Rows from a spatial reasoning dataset
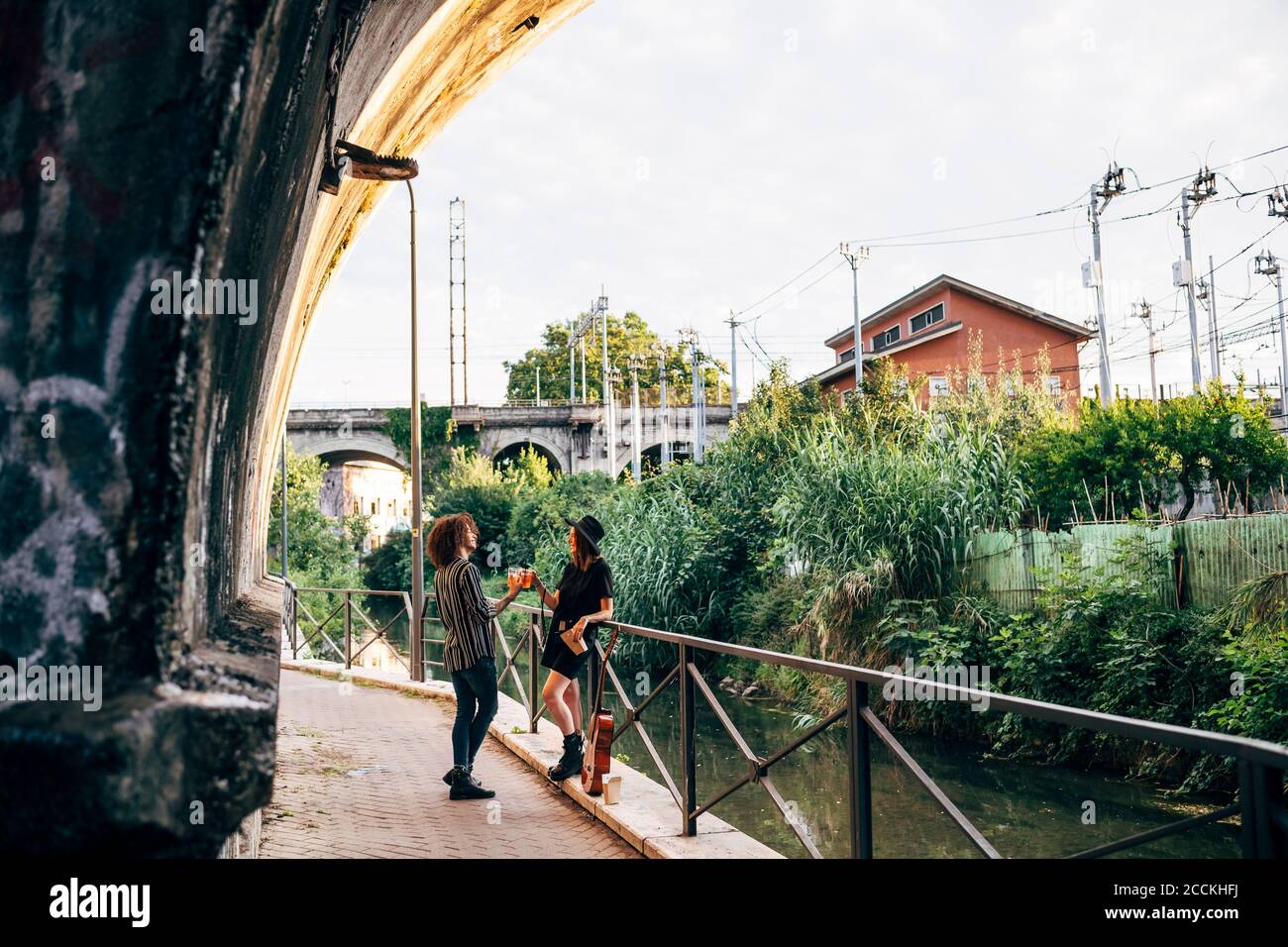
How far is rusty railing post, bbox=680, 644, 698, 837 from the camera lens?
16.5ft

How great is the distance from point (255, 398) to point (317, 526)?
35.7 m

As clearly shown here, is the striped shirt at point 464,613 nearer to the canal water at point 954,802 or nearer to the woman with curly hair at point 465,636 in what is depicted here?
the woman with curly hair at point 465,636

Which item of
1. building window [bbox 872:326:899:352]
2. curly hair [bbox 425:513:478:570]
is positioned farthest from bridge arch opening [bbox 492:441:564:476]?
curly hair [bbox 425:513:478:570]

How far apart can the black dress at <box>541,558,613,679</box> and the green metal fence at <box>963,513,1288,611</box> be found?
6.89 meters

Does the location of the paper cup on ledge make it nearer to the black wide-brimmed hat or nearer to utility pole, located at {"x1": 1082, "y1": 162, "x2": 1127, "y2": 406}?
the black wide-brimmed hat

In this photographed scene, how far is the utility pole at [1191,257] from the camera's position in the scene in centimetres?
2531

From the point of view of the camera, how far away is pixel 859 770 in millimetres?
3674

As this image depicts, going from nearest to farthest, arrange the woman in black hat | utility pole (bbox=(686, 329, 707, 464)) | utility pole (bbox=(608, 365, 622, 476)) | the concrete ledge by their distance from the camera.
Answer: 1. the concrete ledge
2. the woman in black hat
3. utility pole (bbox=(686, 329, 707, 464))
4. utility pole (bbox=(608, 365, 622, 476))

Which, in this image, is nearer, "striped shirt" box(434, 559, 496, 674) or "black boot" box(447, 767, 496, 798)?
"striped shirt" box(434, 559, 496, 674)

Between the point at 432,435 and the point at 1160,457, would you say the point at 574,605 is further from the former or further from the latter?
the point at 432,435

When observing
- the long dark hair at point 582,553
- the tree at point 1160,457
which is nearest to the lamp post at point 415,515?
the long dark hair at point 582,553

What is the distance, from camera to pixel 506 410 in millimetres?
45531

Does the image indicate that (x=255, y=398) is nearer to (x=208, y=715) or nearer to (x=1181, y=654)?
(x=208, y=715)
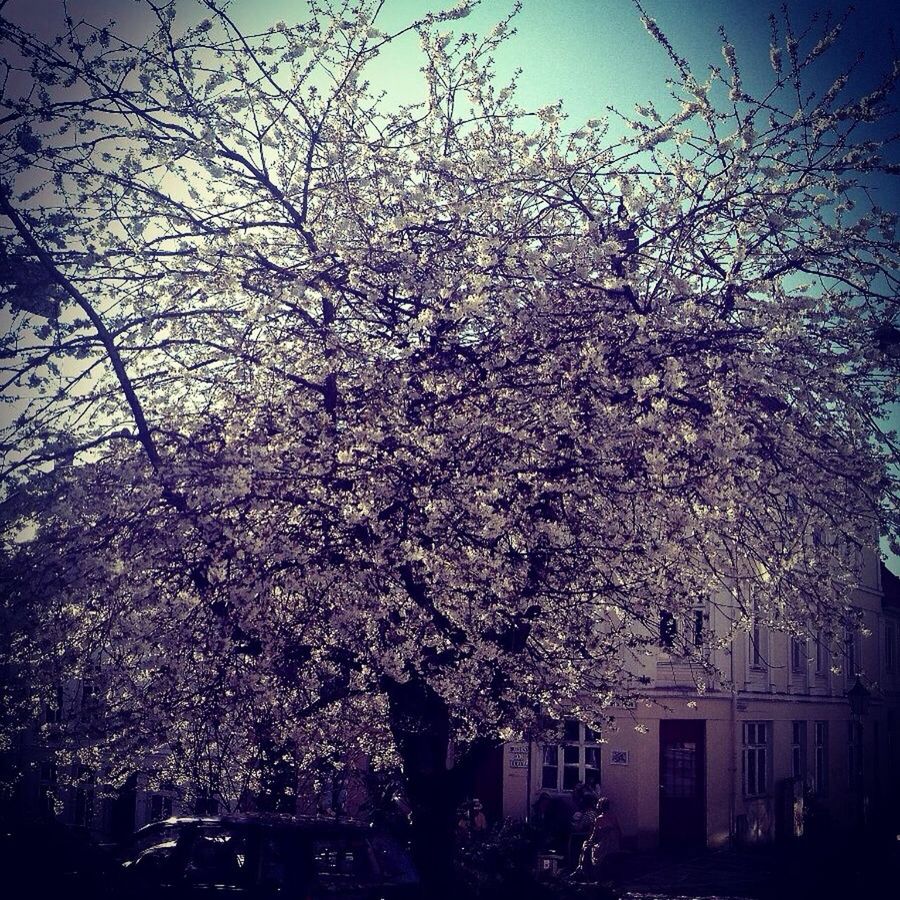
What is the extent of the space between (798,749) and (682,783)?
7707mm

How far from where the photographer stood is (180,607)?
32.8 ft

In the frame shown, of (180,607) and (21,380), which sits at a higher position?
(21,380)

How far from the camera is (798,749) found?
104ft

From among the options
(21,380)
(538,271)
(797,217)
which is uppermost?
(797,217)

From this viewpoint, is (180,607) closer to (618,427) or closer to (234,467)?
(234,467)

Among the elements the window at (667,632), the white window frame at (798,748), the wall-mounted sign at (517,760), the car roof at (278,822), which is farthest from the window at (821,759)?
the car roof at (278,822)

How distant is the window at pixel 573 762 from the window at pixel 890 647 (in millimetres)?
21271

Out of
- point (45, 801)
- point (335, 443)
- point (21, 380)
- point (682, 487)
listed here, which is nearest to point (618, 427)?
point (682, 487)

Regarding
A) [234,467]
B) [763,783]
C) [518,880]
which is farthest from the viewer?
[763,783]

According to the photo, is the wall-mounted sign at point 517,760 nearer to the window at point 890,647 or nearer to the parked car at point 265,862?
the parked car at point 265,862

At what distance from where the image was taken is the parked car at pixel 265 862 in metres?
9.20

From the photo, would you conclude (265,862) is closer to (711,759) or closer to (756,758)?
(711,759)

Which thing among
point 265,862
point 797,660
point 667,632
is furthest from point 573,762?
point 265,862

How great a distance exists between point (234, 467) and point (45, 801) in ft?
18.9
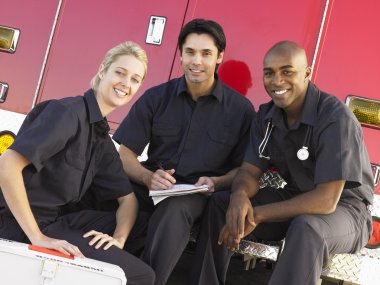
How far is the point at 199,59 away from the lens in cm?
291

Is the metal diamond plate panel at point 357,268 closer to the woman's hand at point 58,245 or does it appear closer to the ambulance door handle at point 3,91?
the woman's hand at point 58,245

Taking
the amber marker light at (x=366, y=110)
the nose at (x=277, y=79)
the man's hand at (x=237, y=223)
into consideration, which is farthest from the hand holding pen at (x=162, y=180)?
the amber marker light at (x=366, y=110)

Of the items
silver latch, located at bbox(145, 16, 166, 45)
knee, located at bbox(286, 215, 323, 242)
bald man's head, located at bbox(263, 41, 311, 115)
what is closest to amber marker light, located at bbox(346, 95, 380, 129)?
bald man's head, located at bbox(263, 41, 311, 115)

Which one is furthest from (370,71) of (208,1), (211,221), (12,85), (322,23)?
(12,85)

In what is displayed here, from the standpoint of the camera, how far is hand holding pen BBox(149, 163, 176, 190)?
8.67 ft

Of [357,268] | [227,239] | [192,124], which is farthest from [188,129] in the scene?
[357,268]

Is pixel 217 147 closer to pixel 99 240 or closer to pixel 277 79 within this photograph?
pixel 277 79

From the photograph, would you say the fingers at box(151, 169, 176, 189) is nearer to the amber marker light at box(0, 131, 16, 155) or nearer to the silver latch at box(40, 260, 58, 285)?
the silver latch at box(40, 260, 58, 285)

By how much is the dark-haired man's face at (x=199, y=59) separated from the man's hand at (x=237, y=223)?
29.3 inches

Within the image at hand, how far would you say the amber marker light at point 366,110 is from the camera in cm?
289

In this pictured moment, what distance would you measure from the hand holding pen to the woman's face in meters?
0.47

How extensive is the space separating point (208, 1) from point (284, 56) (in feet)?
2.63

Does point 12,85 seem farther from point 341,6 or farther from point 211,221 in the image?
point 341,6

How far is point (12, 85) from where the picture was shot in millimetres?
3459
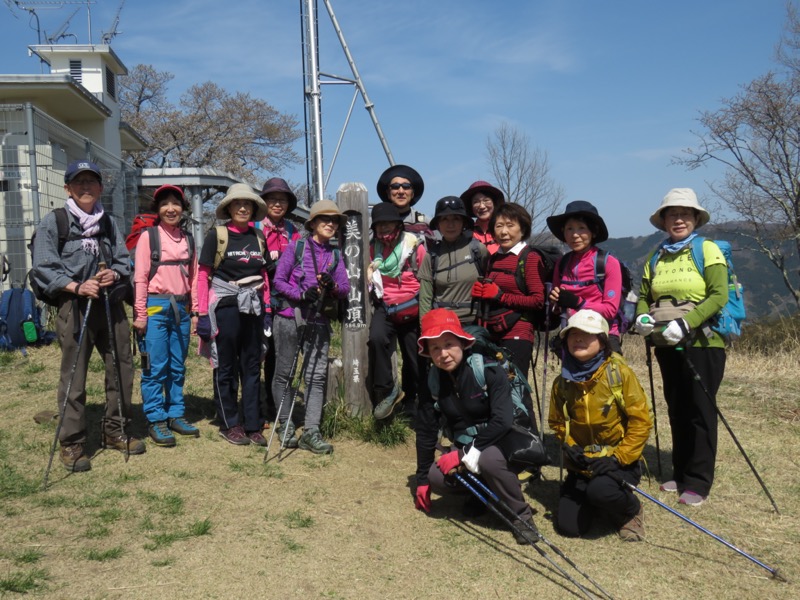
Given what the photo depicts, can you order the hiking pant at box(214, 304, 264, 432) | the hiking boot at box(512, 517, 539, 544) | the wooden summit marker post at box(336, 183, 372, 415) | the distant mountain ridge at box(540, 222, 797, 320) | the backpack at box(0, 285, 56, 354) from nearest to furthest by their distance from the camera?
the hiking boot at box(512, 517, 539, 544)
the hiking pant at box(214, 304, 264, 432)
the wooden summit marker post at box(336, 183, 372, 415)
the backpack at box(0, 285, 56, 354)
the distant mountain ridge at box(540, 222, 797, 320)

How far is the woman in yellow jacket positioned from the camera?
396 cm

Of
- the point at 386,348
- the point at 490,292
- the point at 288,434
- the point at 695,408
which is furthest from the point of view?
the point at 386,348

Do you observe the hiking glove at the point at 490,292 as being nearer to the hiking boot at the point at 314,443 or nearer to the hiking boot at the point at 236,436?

Short task
Do not copy the pictures, but repeat every line exactly.

Expected answer
How far is rusty railing post, bbox=680, 644, 698, 837 from the camera lens?
16.5ft

How great is the distance from point (255, 398) to point (317, 526)?
35.7 m

As clearly shown here, is the striped shirt at point 464,613 nearer to the canal water at point 954,802 or nearer to the woman with curly hair at point 465,636 in what is depicted here?
the woman with curly hair at point 465,636

Which item of
1. building window [bbox 872:326:899:352]
2. curly hair [bbox 425:513:478:570]
is positioned farthest from bridge arch opening [bbox 492:441:564:476]?
curly hair [bbox 425:513:478:570]

How far apart can the black dress at <box>541,558,613,679</box> and the green metal fence at <box>963,513,1288,611</box> be found?
6.89 meters

Does the location of the paper cup on ledge make it nearer to the black wide-brimmed hat or nearer to utility pole, located at {"x1": 1082, "y1": 162, "x2": 1127, "y2": 406}?
the black wide-brimmed hat

In this photographed scene, how far is the utility pole at [1191,257] from the camera's position in the scene in centimetres?
2531

From the point of view of the camera, how far away is pixel 859 770 in millimetres?
3674

As this image depicts, going from nearest to farthest, arrange the woman in black hat | utility pole (bbox=(686, 329, 707, 464)) | utility pole (bbox=(608, 365, 622, 476)) | the concrete ledge by their distance from the camera.
Answer: 1. the concrete ledge
2. the woman in black hat
3. utility pole (bbox=(686, 329, 707, 464))
4. utility pole (bbox=(608, 365, 622, 476))

Which, in this image, is nearer, "striped shirt" box(434, 559, 496, 674) or "black boot" box(447, 767, 496, 798)?
"striped shirt" box(434, 559, 496, 674)

Between the point at 432,435 and the point at 1160,457, would you say the point at 574,605 is further from the former or further from the latter?
the point at 432,435

When observing
- the long dark hair at point 582,553
- the tree at point 1160,457
which is nearest to the lamp post at point 415,515?
the long dark hair at point 582,553

What is the distance, from camera to pixel 506 410 in millimetres?
45531

Does the image indicate that (x=255, y=398) is nearer to (x=208, y=715) or nearer to (x=1181, y=654)?
(x=208, y=715)
What is the extent of the space between (798,749) and (682,783)?
7707mm

How far from where the photographer stood is (180,607)?
32.8 ft

In the frame shown, of (180,607) and (21,380), which sits at a higher position?
(21,380)

How far from the camera is (798,749) found?
104ft

From among the options
(21,380)
(538,271)
(797,217)
which is uppermost?
(797,217)

From this viewpoint, is (180,607) closer to (618,427) or closer to (234,467)?
(234,467)

Among the elements the window at (667,632), the white window frame at (798,748), the wall-mounted sign at (517,760), the car roof at (278,822), which is farthest from the window at (821,759)?
the car roof at (278,822)

How distant is the window at pixel 573 762 from the window at pixel 890 647 (in millimetres)?
21271

Out of
- point (45, 801)
- point (335, 443)
- point (21, 380)
- point (682, 487)
listed here, which is nearest to point (618, 427)?
point (682, 487)

Regarding
A) [234,467]
B) [763,783]
C) [518,880]
which is farthest from the viewer?
[763,783]

According to the photo, is the wall-mounted sign at point 517,760 nearer to the window at point 890,647 or nearer to the parked car at point 265,862?
the parked car at point 265,862

At what distance from where the image was taken is the parked car at pixel 265 862 in metres?
9.20

From the photo, would you conclude (265,862) is closer to (711,759) or closer to (756,758)?
(711,759)

Which thing among
point 265,862
point 797,660
point 667,632
is furthest from point 573,762?
point 265,862

How great a distance exists between point (234, 467) and point (45, 801) in ft?
18.9
How far is the point at 199,59 away from the lens in cm?
291

Is the metal diamond plate panel at point 357,268 closer to the woman's hand at point 58,245 or does it appear closer to the ambulance door handle at point 3,91?
the woman's hand at point 58,245

Taking
the amber marker light at (x=366, y=110)
the nose at (x=277, y=79)
the man's hand at (x=237, y=223)
into consideration, which is farthest from the hand holding pen at (x=162, y=180)?
the amber marker light at (x=366, y=110)

Of the items
silver latch, located at bbox(145, 16, 166, 45)
knee, located at bbox(286, 215, 323, 242)
bald man's head, located at bbox(263, 41, 311, 115)
what is closest to amber marker light, located at bbox(346, 95, 380, 129)?
bald man's head, located at bbox(263, 41, 311, 115)

Which one is furthest from (370,71) of (208,1), (211,221), (12,85), (322,23)?
(12,85)

In what is displayed here, from the standpoint of the camera, how far is hand holding pen BBox(149, 163, 176, 190)?
8.67 ft

Of [357,268] | [227,239] | [192,124], which is farthest from [188,129] in the scene?
[357,268]

Is pixel 217 147 closer to pixel 99 240 or closer to pixel 277 79 within this photograph?
pixel 277 79

From the photograph, would you say the fingers at box(151, 169, 176, 189) is nearer to the amber marker light at box(0, 131, 16, 155) or nearer to the silver latch at box(40, 260, 58, 285)?
the silver latch at box(40, 260, 58, 285)

By how much is the dark-haired man's face at (x=199, y=59) separated from the man's hand at (x=237, y=223)?
29.3 inches

Within the image at hand, how far would you say the amber marker light at point 366,110 is from the camera in cm?
289

In this pictured moment, what distance would you measure from the hand holding pen to the woman's face in meters?
0.47

How extensive is the space separating point (208, 1) from point (284, 56) (in feet)?
2.63

Does point 12,85 seem farther from point 341,6 or farther from point 211,221 in the image?
point 341,6

How far is point (12, 85) from where the picture was shot in millimetres?
3459
Given what the photo depicts, can you order the hiking pant at box(214, 304, 264, 432) | the hiking boot at box(512, 517, 539, 544) | the wooden summit marker post at box(336, 183, 372, 415) | the distant mountain ridge at box(540, 222, 797, 320) | the backpack at box(0, 285, 56, 354) from nearest to furthest by their distance from the camera?
the hiking boot at box(512, 517, 539, 544)
the hiking pant at box(214, 304, 264, 432)
the wooden summit marker post at box(336, 183, 372, 415)
the backpack at box(0, 285, 56, 354)
the distant mountain ridge at box(540, 222, 797, 320)

How far is the woman in yellow jacket positioned from the camera?
396 cm

Of
- the point at 386,348
- the point at 490,292
- the point at 288,434
- the point at 695,408
which is furthest from the point of view?
the point at 386,348

Do you observe the hiking glove at the point at 490,292 as being nearer to the hiking boot at the point at 314,443 or nearer to the hiking boot at the point at 236,436?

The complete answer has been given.